Work task -
Reproduce exactly the line that contains "北京80平房子装修方案" and every line after it through the end of the records below, leaving out all pictures.

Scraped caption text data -
--- --- ---
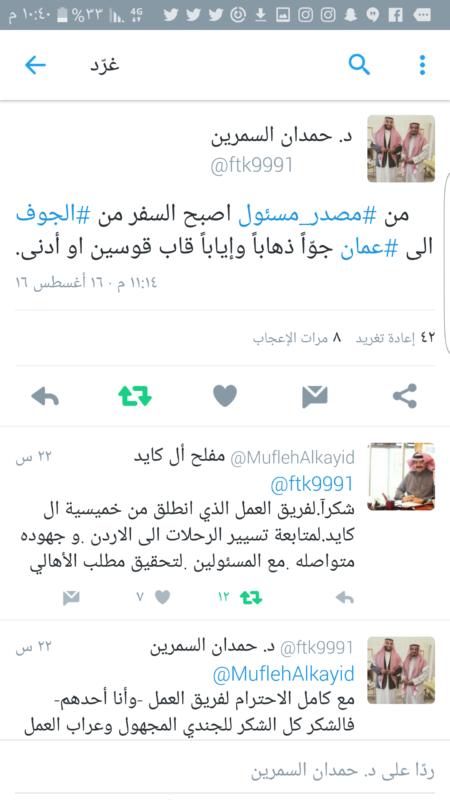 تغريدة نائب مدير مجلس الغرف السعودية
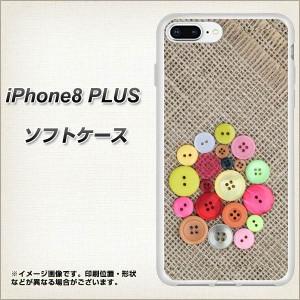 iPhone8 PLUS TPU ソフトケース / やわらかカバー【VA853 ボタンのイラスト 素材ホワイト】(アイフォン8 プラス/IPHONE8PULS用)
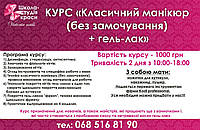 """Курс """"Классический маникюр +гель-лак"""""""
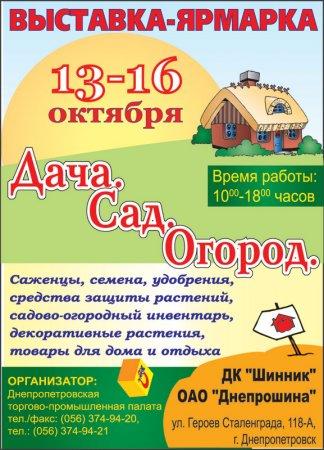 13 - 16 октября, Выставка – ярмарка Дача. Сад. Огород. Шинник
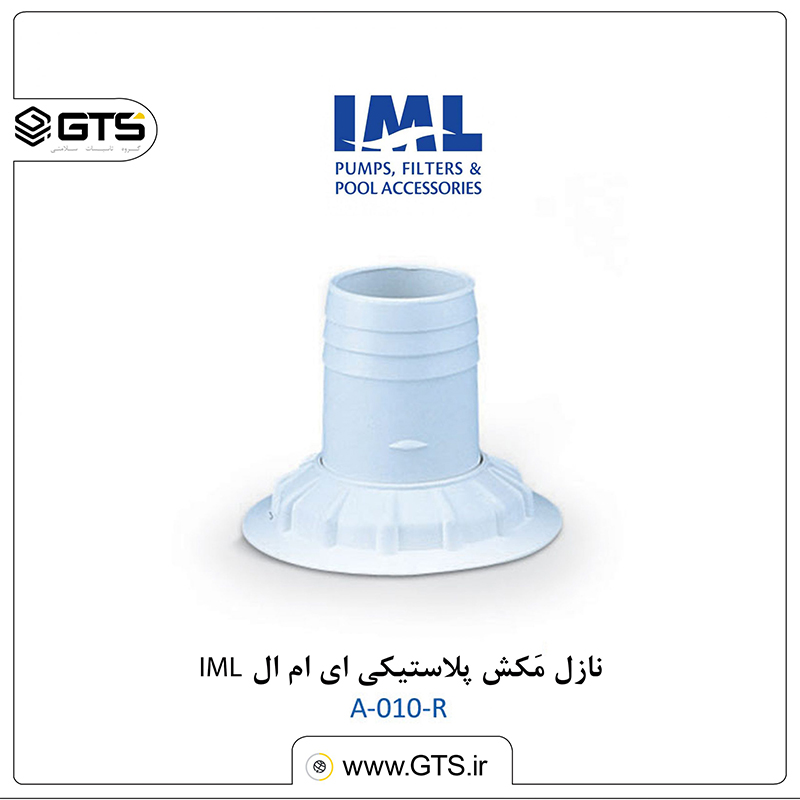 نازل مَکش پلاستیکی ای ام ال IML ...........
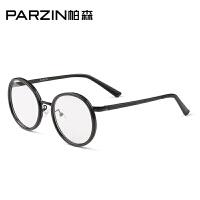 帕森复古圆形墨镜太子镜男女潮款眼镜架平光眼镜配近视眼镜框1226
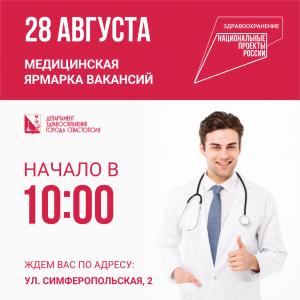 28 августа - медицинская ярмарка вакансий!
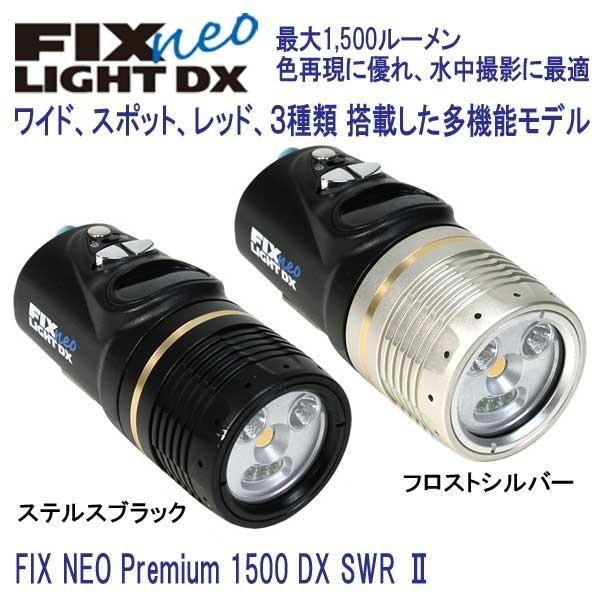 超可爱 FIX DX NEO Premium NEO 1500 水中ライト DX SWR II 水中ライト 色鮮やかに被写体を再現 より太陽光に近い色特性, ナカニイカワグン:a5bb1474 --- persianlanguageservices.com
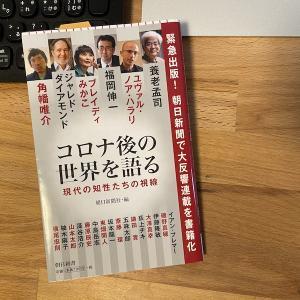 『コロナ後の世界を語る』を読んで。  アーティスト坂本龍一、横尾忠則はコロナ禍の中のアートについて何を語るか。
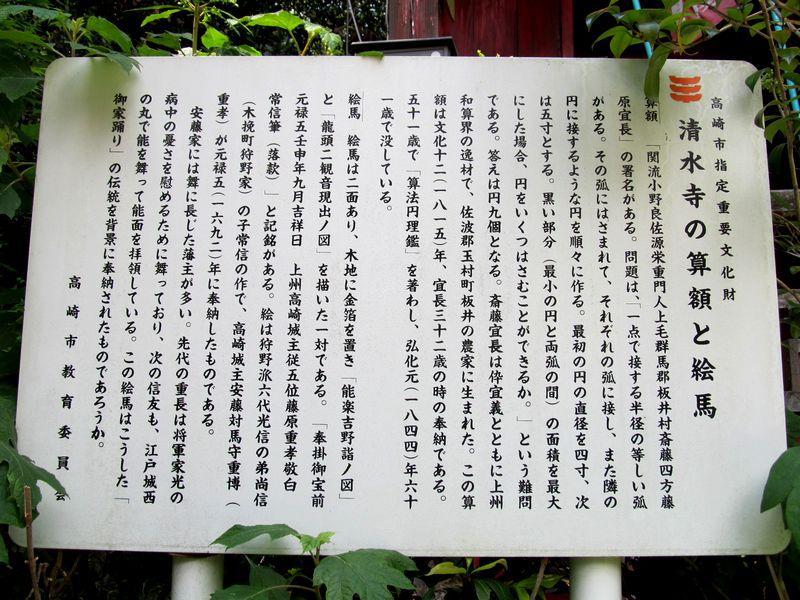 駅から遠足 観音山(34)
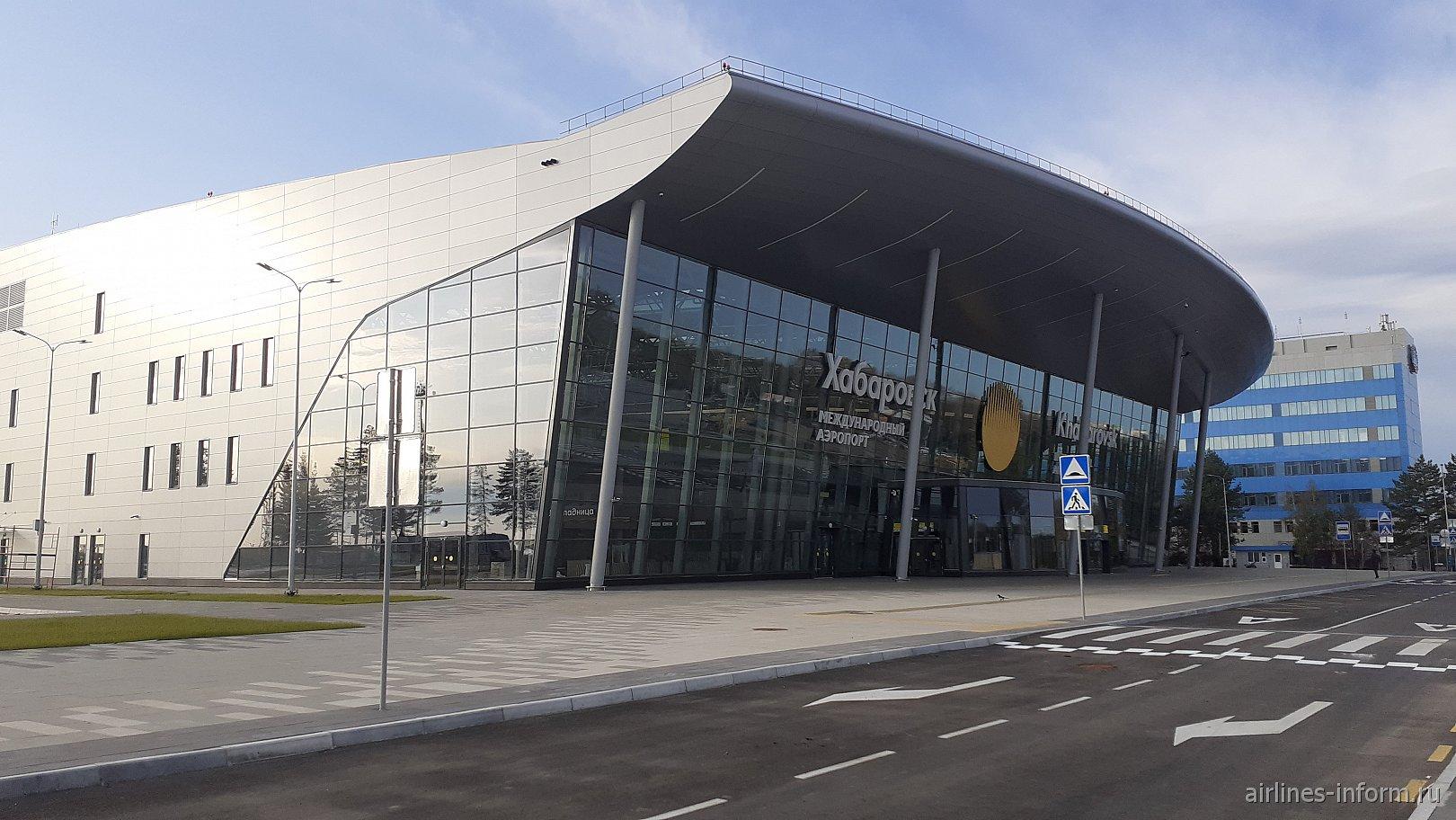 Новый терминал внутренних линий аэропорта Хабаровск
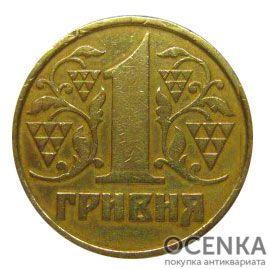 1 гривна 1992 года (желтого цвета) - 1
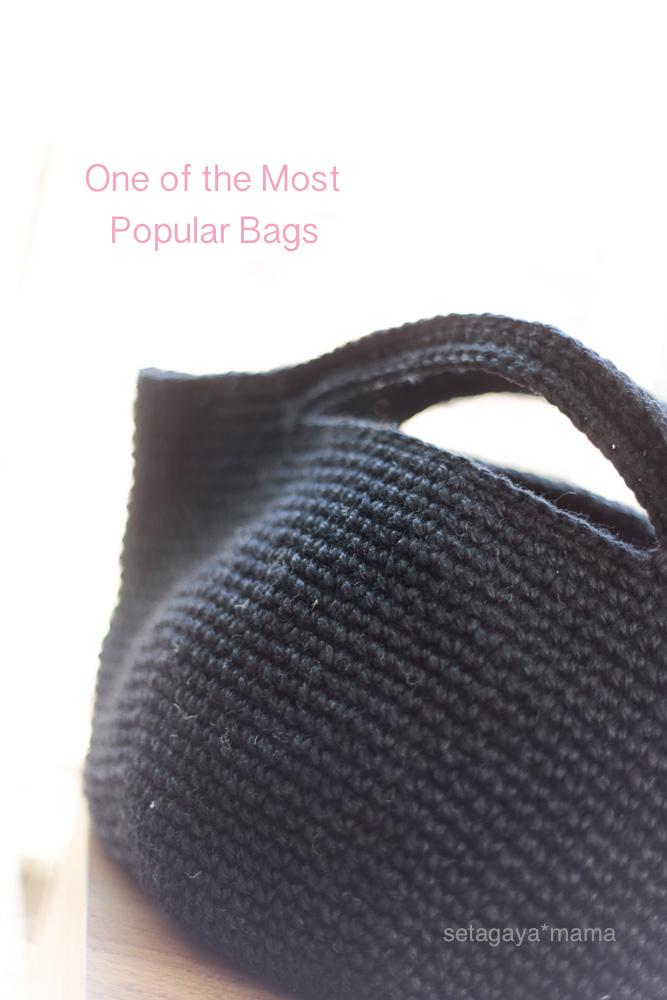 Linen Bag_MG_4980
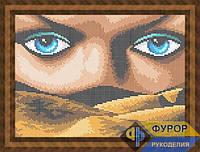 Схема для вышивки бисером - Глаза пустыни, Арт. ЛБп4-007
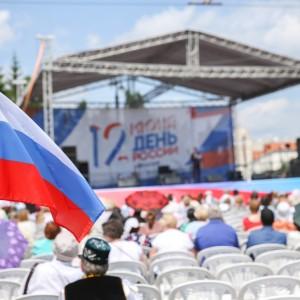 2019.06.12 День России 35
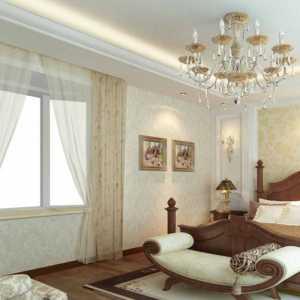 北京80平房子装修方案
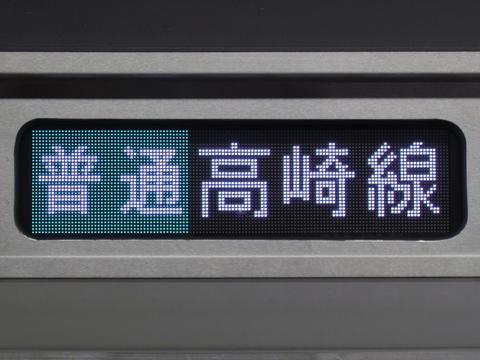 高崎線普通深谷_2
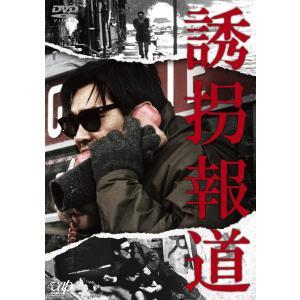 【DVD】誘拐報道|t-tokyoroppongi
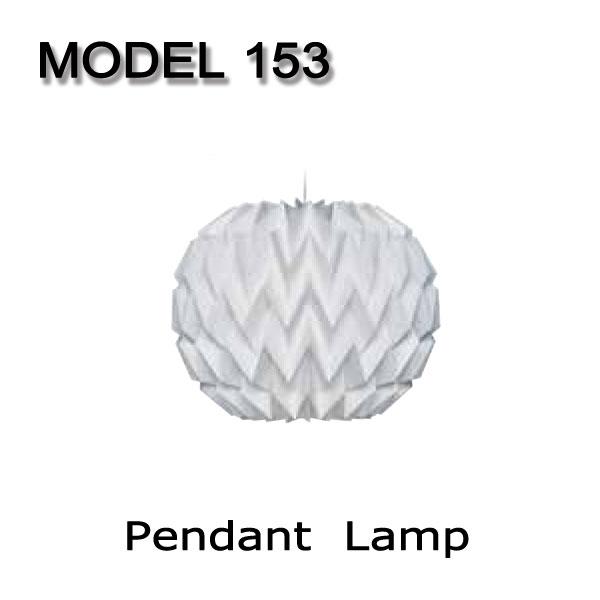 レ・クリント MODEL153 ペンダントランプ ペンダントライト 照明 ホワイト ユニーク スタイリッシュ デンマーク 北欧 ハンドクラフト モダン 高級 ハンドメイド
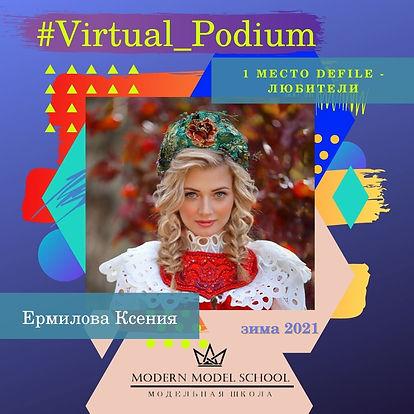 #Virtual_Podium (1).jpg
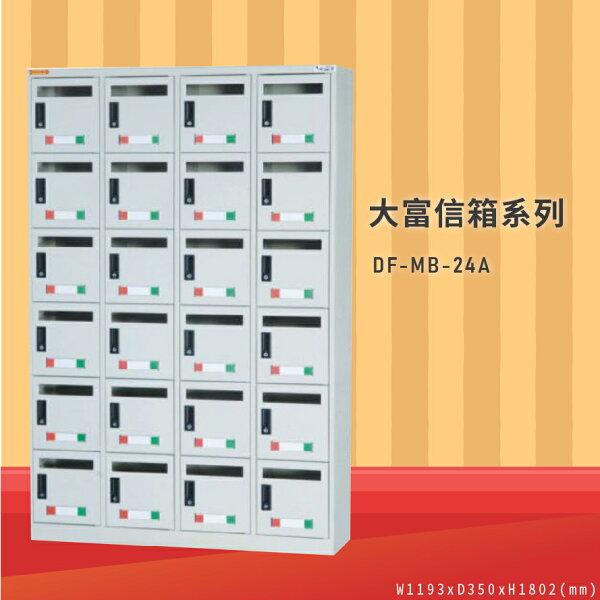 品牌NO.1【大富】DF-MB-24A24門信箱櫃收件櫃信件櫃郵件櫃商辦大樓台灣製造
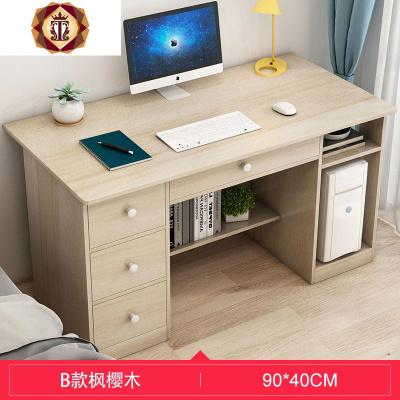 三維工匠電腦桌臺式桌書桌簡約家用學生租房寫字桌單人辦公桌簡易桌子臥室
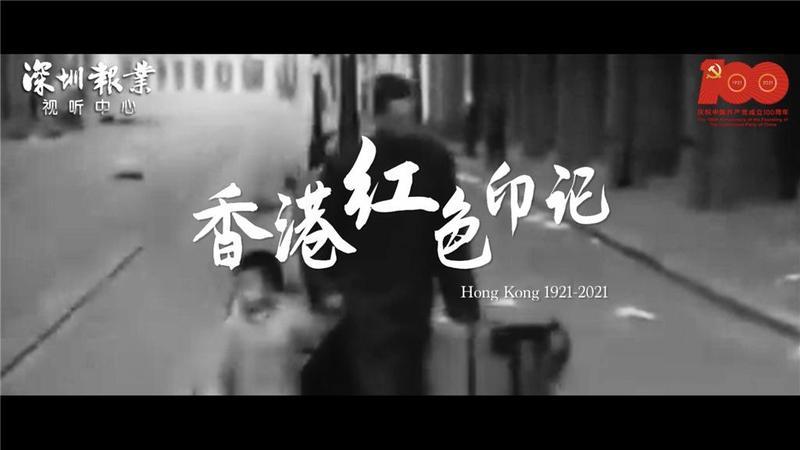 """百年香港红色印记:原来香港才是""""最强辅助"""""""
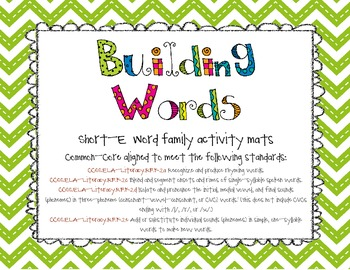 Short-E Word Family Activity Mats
--- --- ---
Finished task -
 北京80平房子装修方案
 高崎線普通深谷_2
 【DVD】誘拐報道|t-tokyoroppongi
 レ・クリント MODEL153 ペンダントランプ ペンダントライト 照明 ホワイト ユニーク スタイリッシュ デンマーク 北欧 ハンドクラフト モダン 高級 ハンドメイド
 #Virtual_Podium (1).jpg
 品牌NO.1【大富】DF-MB-24A24門信箱櫃收件櫃信件櫃郵件櫃商辦大樓台灣製造
 三維工匠電腦桌臺式桌書桌簡約家用學生租房寫字桌單人辦公桌簡易桌子臥室
 """百年香港红色印记:原来香港才是""""最强辅助"""""""
 Short-E Word Family Activity Mats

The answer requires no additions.